# Work instructions
A word-for-word copy of every entry below is required; the images do not belong in it.

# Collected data
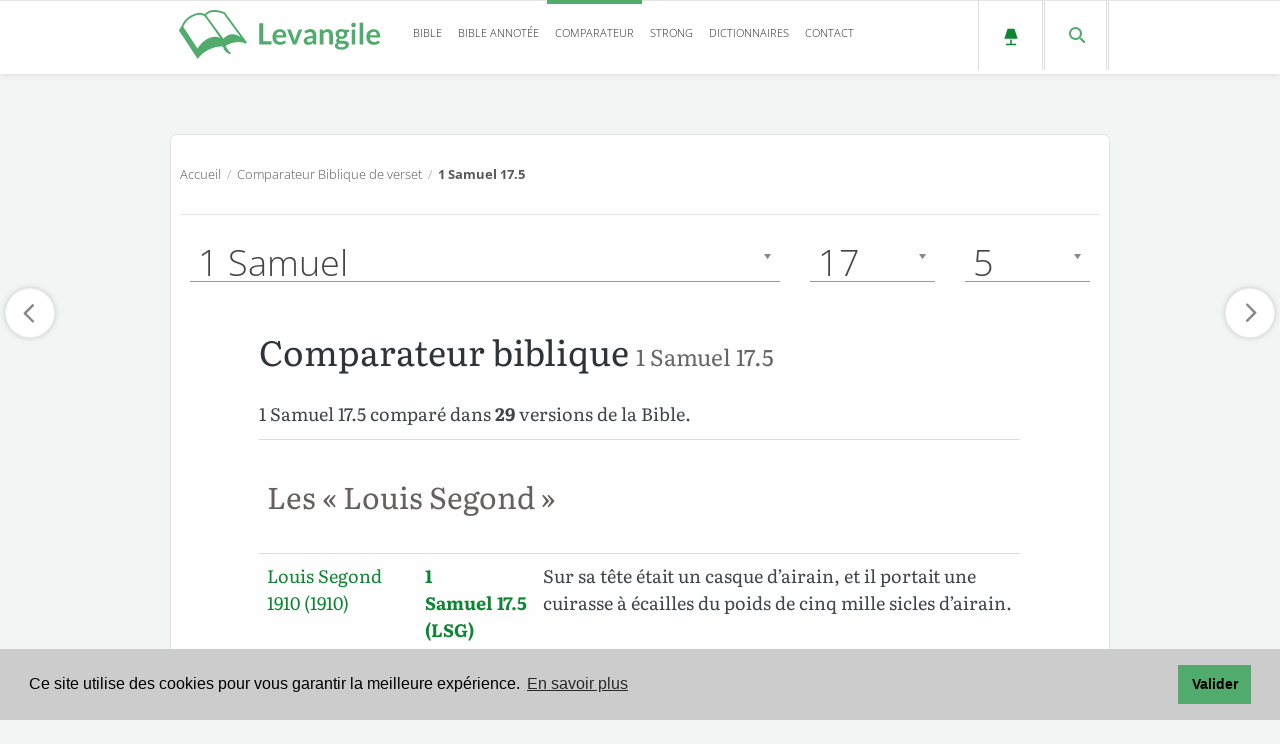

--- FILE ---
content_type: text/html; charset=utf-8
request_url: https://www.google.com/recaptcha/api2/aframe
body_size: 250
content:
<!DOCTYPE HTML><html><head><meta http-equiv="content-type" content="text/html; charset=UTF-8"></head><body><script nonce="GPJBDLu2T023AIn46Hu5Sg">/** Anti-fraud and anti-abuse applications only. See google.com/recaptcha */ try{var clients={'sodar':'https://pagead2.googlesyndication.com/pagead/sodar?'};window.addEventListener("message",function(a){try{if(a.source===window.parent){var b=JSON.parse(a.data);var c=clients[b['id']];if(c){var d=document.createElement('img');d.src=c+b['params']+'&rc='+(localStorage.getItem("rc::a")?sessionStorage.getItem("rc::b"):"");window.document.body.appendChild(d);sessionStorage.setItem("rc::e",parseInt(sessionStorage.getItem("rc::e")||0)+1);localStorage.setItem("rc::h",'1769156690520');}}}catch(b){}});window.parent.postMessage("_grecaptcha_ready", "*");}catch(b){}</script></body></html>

# Response
--- FILE ---
content_type: text/html; charset=utf-8
request_url: https://www.google.com/recaptcha/api2/aframe
body_size: 250
content:
<!DOCTYPE HTML><html><head><meta http-equiv="content-type" content="text/html; charset=UTF-8"></head><body><script nonce="GPJBDLu2T023AIn46Hu5Sg">/** Anti-fraud and anti-abuse applications only. See google.com/recaptcha */ try{var clients={'sodar':'https://pagead2.googlesyndication.com/pagead/sodar?'};window.addEventListener("message",function(a){try{if(a.source===window.parent){var b=JSON.parse(a.data);var c=clients[b['id']];if(c){var d=document.createElement('img');d.src=c+b['params']+'&rc='+(localStorage.getItem("rc::a")?sessionStorage.getItem("rc::b"):"");window.document.body.appendChild(d);sessionStorage.setItem("rc::e",parseInt(sessionStorage.getItem("rc::e")||0)+1);localStorage.setItem("rc::h",'1769156690520');}}}catch(b){}});window.parent.postMessage("_grecaptcha_ready", "*");}catch(b){}</script></body></html>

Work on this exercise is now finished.